Guerra que os EUA nunca quiseram completa 15 anos

Jairo Mejía e Baber Khan.

Washington/Cabul, 6 out (EFE).- Após 15 anos da invasão americana do Afeganistão, a guerra no país centro-asiático ainda não chegou ao fim, e os talibãs, retirados do governo em novembro de 2001, voltaram a ter grande peso político.

Dizem os participantes das reuniões do governo americano nos dias posteriores aos atentados de 11 de setembro de 2001 que a invasão do Afeganistão foi elaborada em poucas horas, impelida pela urgência de responder às quase 3 mil mortes daquele trágico dia.

Em outubro de 2001, os Estados Unidos iniciaram no Afeganistão uma campanha relâmpago que derrubou o governo dos talibãs em pouco mais de um mês e deu início a uma guerra contra o terrorismo extremista que passou de George W. Bush a Barack Obama e continuará na agenda de quem vencer as eleições presidenciais de novembro.

Os talibãs resistem a ser mandados para o ostracismo e são hoje novamente muito influentes em um vasto país que continua a ser um ótimo esconderijo para grupos radicais islâmicos e túmulo de soldados americanos.

Os Estados Unidos nunca tiveram a intenção de invadir o Afeganistão talibã, mas o 11/9 colocou este país, que virou o refúgio montanhoso da Al Qaeda e de Osama bin Laden, no centro da estratégia do Pentágono.

Atualmente os talibãs controlam, segundo o Pentágono, um território onde vive 10% da população, continuam mantendo sua capacidade de ataque ao longo da vital Estrada 1 e avançam de maneira tenaz sobre a cidade de Kunduz e áreas do nordeste.

Os talibãs, que ainda se negam a falar de um acordo de paz com o governo de Cabul, garantem que controlam 35% do país e continuam a registrar avanços em centros urbanos, que segundo fontes consultadas pela Efe eles querem utilizar para transferir escritórios e líderes que agora operam na clandestinidade no Paquistão.

Para os Estados Unidos, a guerra do Afeganistão se transformou em rotina, em um conflito de segunda ordem que não tem o mesmo destaque na mídia da guerra contra o Estado Islâmico (EI) na Síria e no Iraque.
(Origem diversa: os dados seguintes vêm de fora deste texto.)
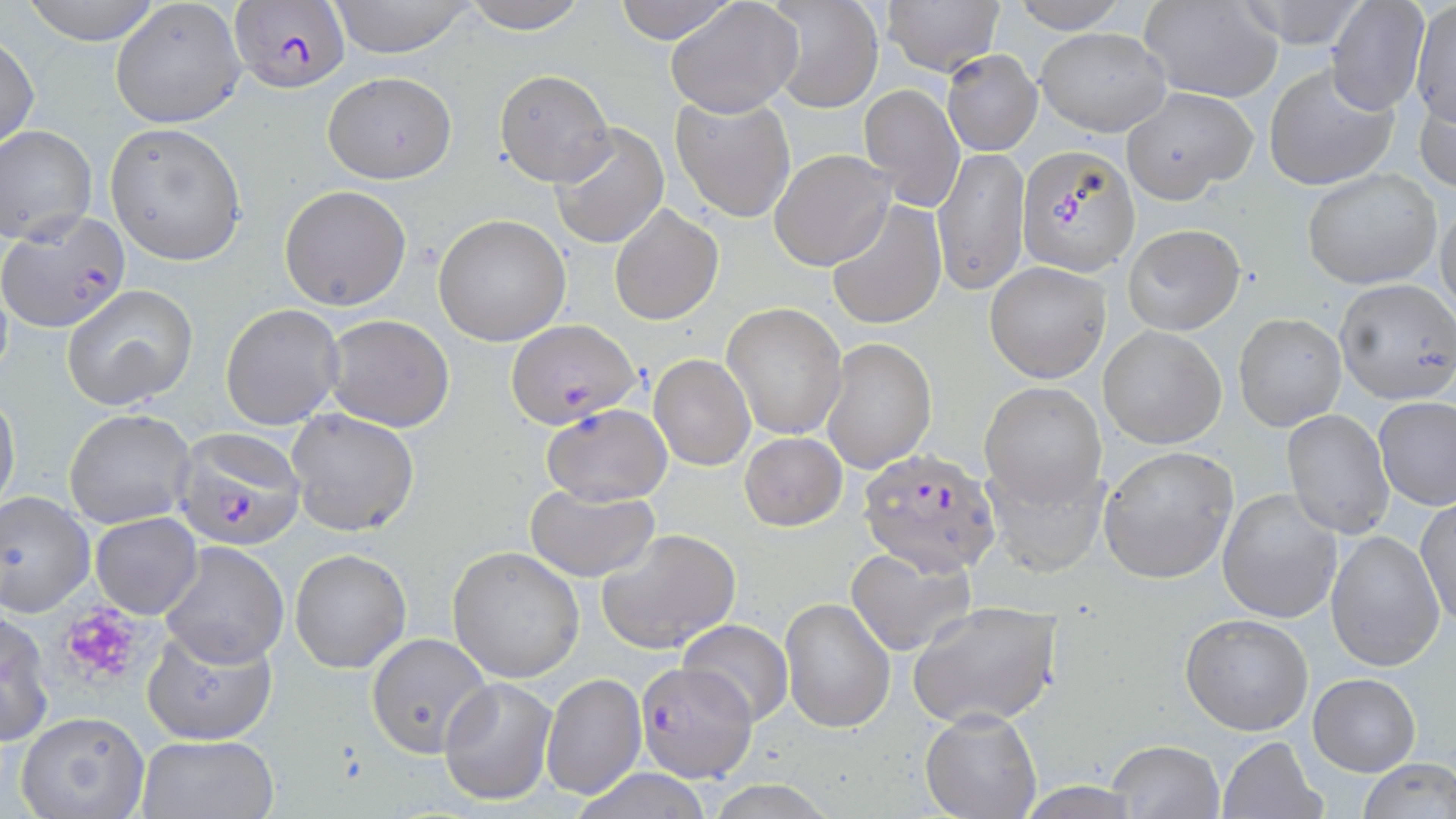
Plasmodium falciparum.

Summary:
  - Coordinate format: approximate bounding boxes as [x1, y1, x2, y2] in pixels
  - Uninfected red blood cell locations: [19, 0, 166, 45], [457, 0, 590, 34], [610, 0, 740, 45], [666, 0, 802, 118], [880, 0, 1005, 75], [1005, 0, 1132, 33], [1141, 0, 1284, 102], [1227, 0, 1368, 48], [1324, 0, 1432, 115], [1411, 0, 1456, 130], [110, 1, 246, 130], [327, 1, 479, 58], [765, 3, 883, 112], [1034, 28, 1172, 135], [0, 34, 39, 154], [941, 50, 1041, 156], [1264, 62, 1399, 192], [492, 69, 615, 186], [322, 72, 457, 185], [1417, 81, 1456, 200], [861, 83, 965, 210], [1121, 86, 1256, 202], [669, 93, 797, 224], [103, 123, 248, 265], [550, 123, 670, 248], [1, 126, 97, 247], [933, 146, 1029, 295], [769, 148, 894, 271], [1302, 168, 1440, 289], [279, 185, 412, 311], [1435, 197, 1455, 324], [826, 200, 946, 331], [608, 202, 723, 326], [432, 213, 571, 345], [1122, 223, 1245, 335], [984, 262, 1112, 384], [1335, 278, 1456, 406], [62, 285, 197, 410], [722, 302, 848, 441], [221, 303, 346, 431], [1233, 313, 1346, 430], [323, 315, 455, 431], [1098, 325, 1226, 449], [821, 337, 936, 474], [648, 354, 756, 473], [981, 383, 1106, 508], [0, 389, 21, 517], [1374, 397, 1456, 509], [540, 403, 672, 505], [64, 408, 195, 529], [286, 409, 419, 536], [1281, 409, 1394, 538], [738, 432, 848, 531], [1099, 444, 1239, 584], [983, 455, 1108, 577], [525, 483, 659, 580], [0, 489, 95, 620], [1218, 489, 1344, 623], [1415, 497, 1455, 628], [90, 513, 201, 620], [597, 528, 741, 655], [1326, 528, 1445, 671], [159, 540, 289, 667], [846, 544, 978, 658], [289, 548, 412, 674], [447, 548, 586, 683], [780, 596, 894, 733], [908, 600, 1064, 728], [1, 607, 55, 747], [1180, 613, 1313, 736], [677, 618, 796, 727], [141, 625, 279, 746], [366, 633, 490, 757], [540, 672, 646, 800], [1308, 673, 1421, 775], [439, 676, 558, 806], [919, 707, 1043, 818], [13, 709, 151, 819], [133, 734, 278, 818], [1217, 736, 1325, 819], [1105, 739, 1226, 818], [1354, 759, 1455, 818]
  - Platelet locations: [55, 604, 151, 690]
  - Plasmodium falciparum-infected red blood cell locations: [230, 0, 352, 90], [1017, 144, 1137, 278], [1, 211, 132, 334], [507, 318, 641, 427], [173, 428, 305, 550], [859, 449, 1005, 575], [633, 662, 755, 783]
  - Preparation: thin blood film
  - Field of view: one of a larger specimen
  - Magnification: 1000x
  - Stain: May-Grünwald-Giemsa
  - Image size: 1456×819 pixels
  - Modality: light microscopy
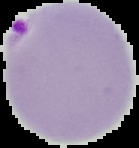
Summary:
  - Image size: 139×148 pixels
  - Image type: cell region segmented out of the field of view; surrounding area masked to black
  - Malaria status: parasitized
  - Preparation: thin blood film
Classify this cell by malaria status.
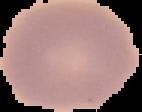
Uninfected.

Segmented cell region on a black background. Image is 142×112 pixels. From a thin blood film.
Assess for malaria.
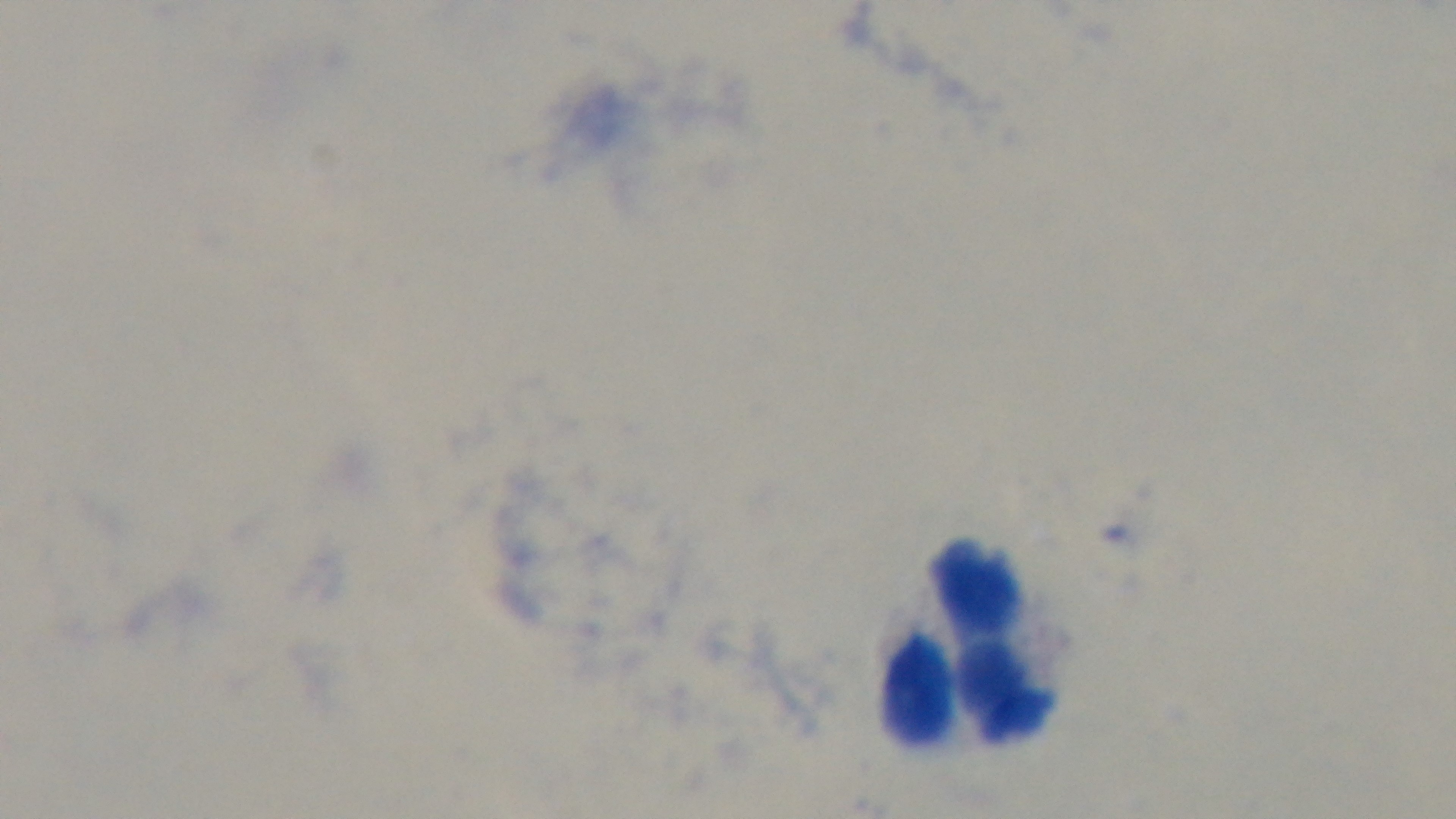

Negative.

modality = light microscopy
field of view = one from the slide
stain = Giemsa
capture = mounted 4K digital camera
objective = 100x oil immersion
preparation = thick smear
Classify this cell by malaria status.
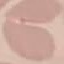
Uninfected.

Summary:
  - Stain: Giemsa
  - Capture: smartphone camera at the microscope eyepiece
  - Image type: cell patch, automatically extracted from a larger field of view and resized to 64 × 64 pixels
  - Preparation: thin smear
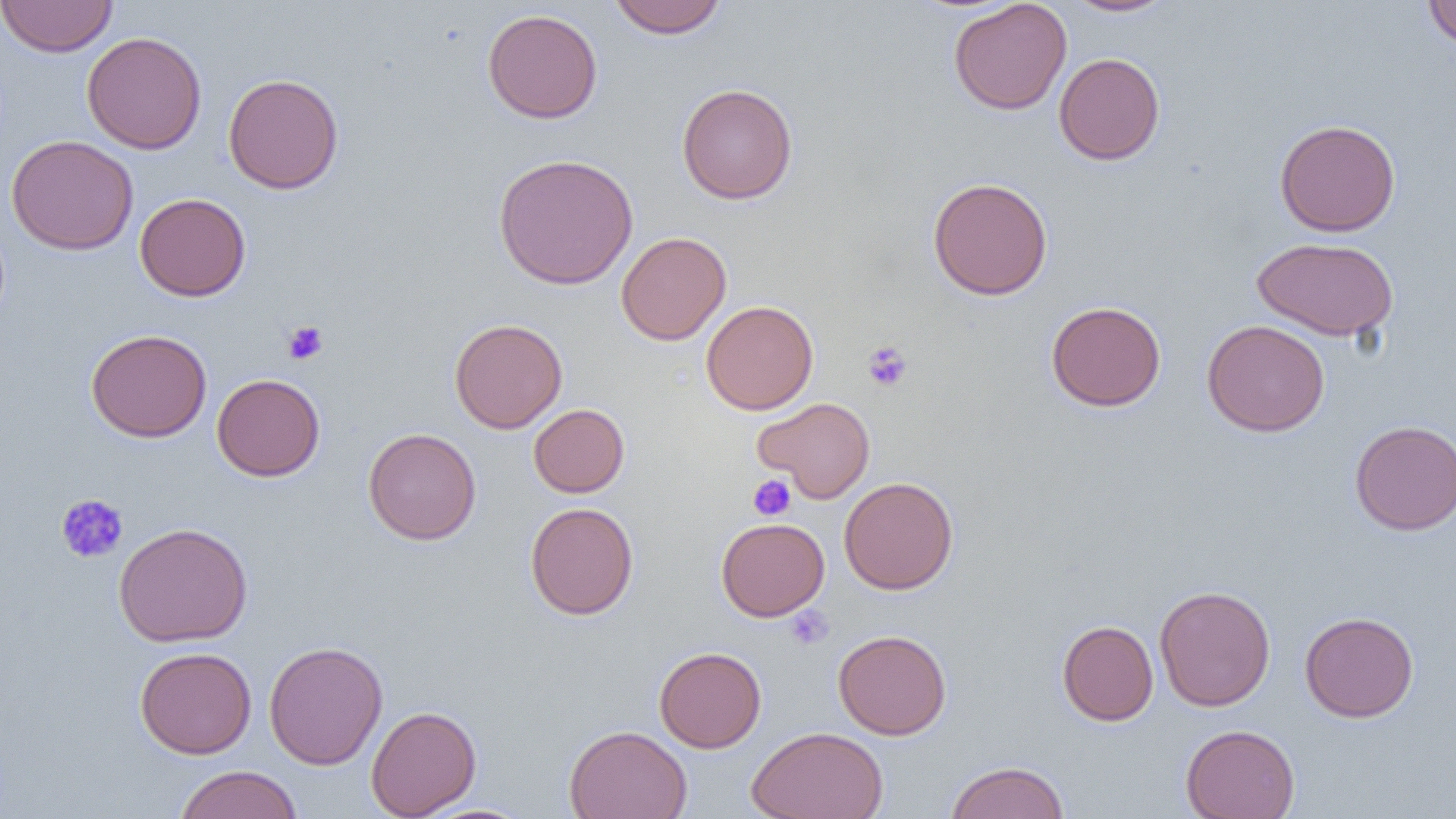
slide-level diagnosis = no evidence of blood parasites
modality = light microscopy
magnification = 1000x
uninfected red blood cell locations = approximate bounding boxes as (x1,y1)-(x2,y2) corner pairs in pixels: (0,0)-(118,57), (608,0)-(728,39), (948,0)-(1072,116), (1064,0)-(1177,17), (1423,1)-(1456,49), (482,8)-(603,124), (82,31)-(206,154), (1053,52)-(1165,165), (222,73)-(345,194), (676,83)-(798,205), (1274,119)-(1401,236), (6,134)-(138,255), (493,153)-(638,290), (927,177)-(1053,300), (135,192)-(251,301), (615,231)-(731,345), (1252,236)-(1398,341), (701,300)-(818,415), (1045,301)-(1166,412), (449,318)-(567,434), (1202,319)-(1330,437), (85,328)-(212,443), (212,373)-(325,481), (753,396)-(876,503), (528,404)-(629,497), (1349,420)-(1456,535), (363,427)-(481,545), (839,477)-(959,595), (524,501)-(638,620), (716,517)-(829,621), (113,521)-(253,647), (1154,585)-(1276,711), (1299,611)-(1419,722), (1057,620)-(1158,726), (833,629)-(951,740), (264,640)-(388,770), (134,646)-(257,759), (654,646)-(766,753), (366,705)-(482,818), (1180,724)-(1300,819), (564,725)-(692,819), (746,726)-(889,819), (945,760)-(1070,819), (173,765)-(303,819)
field of view = one of a larger specimen
preparation = thin blood smear
platelet locations = approximate bounding boxes as (x1,y1)-(x2,y2) corner pairs in pixels: (282,320)-(329,365), (863,341)-(913,392), (748,475)-(796,521), (56,494)-(128,564), (785,606)-(834,650)
image size = 1456×819 pixels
Porém, contam nele com quase 10 mil soldados em um papel de treinamento e operações especiais.

Os americanos lembram a aridez da guerra do Afeganistão quando chegam as notícias de compatriotas mortos. A mais recente foi a de Adam S. Thomas, um sargento de 31 anos que estava patrulhando uma nova frente aberta contra o EI perto da fronteira com o Paquistão.

Segundo o chefe das tropas americanas no Afeganistão, o general John Nicholson, Thomas, o sétimo soldado americano morto neste ano no país, foi atingido pela detonação de um explosivo improvisado na maior operação até o momento contra milícias leais ao EI.

Há dois anos, o presidente dos Estados Unidos, Barack Obama, e seus aliados da Otan deram por encerradas as operações de combate no país após 13 anos - já era o conflito armado mais longo da história americana.

O papel de combate, as patrulhas e os postos de controle são funções agora das Forças Armadas afegãs, que neste ano sofreram um grande número de baixas e seguem sem poder controlar regiões ao longo da fronteira com o Paquistão, o sul do país ou áreas montanhosas no interior.

Só na última semana de agosto - o conflito no Afeganistão passou a se intensificar após o fim do longo inverno - morreram mais de 120 soldados afegãos em diversos confrontos, segundo informações internas do Pentágono obtidas pelo jornal "The Washington Post".

Mas a guerra, que ainda castiga as zonas rurais mais remotas de um país remoto, fica longe de Cabul, onde os anos de ferrenho controle talibã, as burcas e as execuções sumárias deram lugar a outro estilo de vida.

Casas de dois andares saíram de cena para a construção de arranha-céus, estradas de terra foram asfaltadas, e o cenário de manhãs nas quais estudantes com turbante seguiam por ruas vazias para recitar o Corão foi substituído pelo de engarrafamentos e o caminhar de centenas de meninos e meninas rumo ao colégio.

O estádio Ghazi, que há 15 anos reunia aqueles que queriam ver alguém morrer a tiros ou degolado tornou-se um fervedouro de torcedores de futebol, e os cinemas voltaram a abrir para aqueles que sonham com um Afeganistão moderno e em paz.